Griechenland: Der Tragische, die Chefin und der Buhmann
Der Poker um Griechenland ist zu Ende, zumindest fürs Erste. Die Kanzlerin, der Vizekanzler und der Finanzminister haben dabei drei höchst unterschiedliche Strategien verfolgt.
Die große Pressekonferenz, mit der sie sich gerne in den Urlaub verabschiedet, hat sie verschoben. Am Freitag wird Angela Merkel im Bundestag gebraucht. Ehe die Verhandlungen über ein drittes Hilfspaket für Griechenland beginnen können, muss er der Regierung erst ein entsprechendes Mandat erteilen. Die Debatte darüber dürfte auch eine Debatte über die Rolle Deutschlands im Brüsseler Poker werden. Hier haben die wichtigsten Vertreter der Koalition zuletzt nicht immer am gleichen Strang gezogen.
Die Kanzlerin hat ihr Ziel erreicht. Sie wollte den Grexit vermeiden und Griechenland im Euro halten – um nahezu jeden Preis. Vom Spiegel vor kurzem noch als „Trümmerfrau“ porträtiert, die Europa mit ihrer Unentschlossenheit ins Chaos stürzt, steht sie nun als die Architektin eines Kompromisses da, der eben jenem Europa die ultimative Nervenprobe erspart. Obwohl viele in der Union die Griechen lieber heute als morgen aus der Eurozone werfen würden, war das für die CDU-Vorsitzende nie eine ernsthafte Option. Die Vorteile der jetzt getroffenen Übereinkunft überwögen nun die Nachteile, sagt Angela Merkel, pragmatisch wie sie ist. Einen Schuldenschnitt vermieden, den griechischen Premier Tsipras ausgebremst, Europa zusammengehalten: Viel mehr geht nicht in einer Verhandlungsnacht.
* * * * * * * * *
> **Gestellte Aufgabe**:
Setze den Artikel über den Griechenland-Poker im Anschluss an seinen letzten Satz fort.

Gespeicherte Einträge
* * * * * * * * *
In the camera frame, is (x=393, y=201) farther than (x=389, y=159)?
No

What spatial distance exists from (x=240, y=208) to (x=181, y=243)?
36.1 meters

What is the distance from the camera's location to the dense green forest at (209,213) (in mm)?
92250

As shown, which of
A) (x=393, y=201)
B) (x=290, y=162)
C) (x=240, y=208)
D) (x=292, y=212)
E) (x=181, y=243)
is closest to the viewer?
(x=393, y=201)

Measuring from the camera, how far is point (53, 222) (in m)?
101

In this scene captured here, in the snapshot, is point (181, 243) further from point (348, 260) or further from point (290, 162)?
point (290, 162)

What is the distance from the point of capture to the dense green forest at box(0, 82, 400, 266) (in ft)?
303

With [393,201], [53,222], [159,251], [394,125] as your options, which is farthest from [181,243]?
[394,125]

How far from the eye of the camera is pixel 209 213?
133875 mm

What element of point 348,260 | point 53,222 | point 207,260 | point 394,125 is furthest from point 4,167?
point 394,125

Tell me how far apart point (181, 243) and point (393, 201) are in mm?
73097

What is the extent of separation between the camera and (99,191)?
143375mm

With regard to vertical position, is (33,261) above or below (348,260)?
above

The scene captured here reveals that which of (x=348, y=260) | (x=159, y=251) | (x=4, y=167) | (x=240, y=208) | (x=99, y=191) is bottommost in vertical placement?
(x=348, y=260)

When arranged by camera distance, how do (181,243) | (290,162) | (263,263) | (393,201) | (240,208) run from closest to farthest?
* * * * * * * * *
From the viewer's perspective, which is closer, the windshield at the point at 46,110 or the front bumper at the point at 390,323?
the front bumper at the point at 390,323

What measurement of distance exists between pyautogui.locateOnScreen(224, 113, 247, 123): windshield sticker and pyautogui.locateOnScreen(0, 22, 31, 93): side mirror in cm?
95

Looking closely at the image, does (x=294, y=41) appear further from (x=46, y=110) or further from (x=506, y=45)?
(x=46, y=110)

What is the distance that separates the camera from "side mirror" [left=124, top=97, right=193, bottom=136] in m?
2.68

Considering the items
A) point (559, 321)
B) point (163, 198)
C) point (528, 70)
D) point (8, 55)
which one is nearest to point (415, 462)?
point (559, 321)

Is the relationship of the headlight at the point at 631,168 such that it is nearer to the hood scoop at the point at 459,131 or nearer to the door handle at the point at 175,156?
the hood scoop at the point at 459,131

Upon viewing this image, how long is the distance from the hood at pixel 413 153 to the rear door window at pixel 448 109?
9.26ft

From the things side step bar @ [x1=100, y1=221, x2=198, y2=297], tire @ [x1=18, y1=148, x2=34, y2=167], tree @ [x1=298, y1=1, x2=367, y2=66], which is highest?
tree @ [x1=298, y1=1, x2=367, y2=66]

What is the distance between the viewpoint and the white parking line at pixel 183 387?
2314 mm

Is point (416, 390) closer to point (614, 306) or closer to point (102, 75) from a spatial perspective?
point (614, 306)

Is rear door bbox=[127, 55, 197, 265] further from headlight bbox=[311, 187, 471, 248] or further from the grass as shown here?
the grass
* * * * * * * * *
> **Ergebnis der Aufgabe**:
Kaum aus Brüssel zurück, macht sie weiter, als wäre nichts gewesen: CDU-Präsidium, eine Diskussion über die Förderung von Frauen, am Dienstag dann ein Besuch in einer Chip-Fabrik in Dresden. Regierungsroutine. Starke Nerven und eine robuste Natur hat diese Frau, das weiß man – und dass man sie nie unterschätzen darf. Wenn überhaupt, dann gibt es in EU-Europa nur einen, der ihr gelegentlich noch in die Parade fährt: der französische Präsident François Hollande. Tsipras’ Strategie der kalkulierten Provokation ist jedenfalls nicht aufgegangen, zumindest bei Angela Merkel nicht. Der Ministerpräsident aus Athen hat in der deutschen Kanzlerin seine Meisterin gefunden.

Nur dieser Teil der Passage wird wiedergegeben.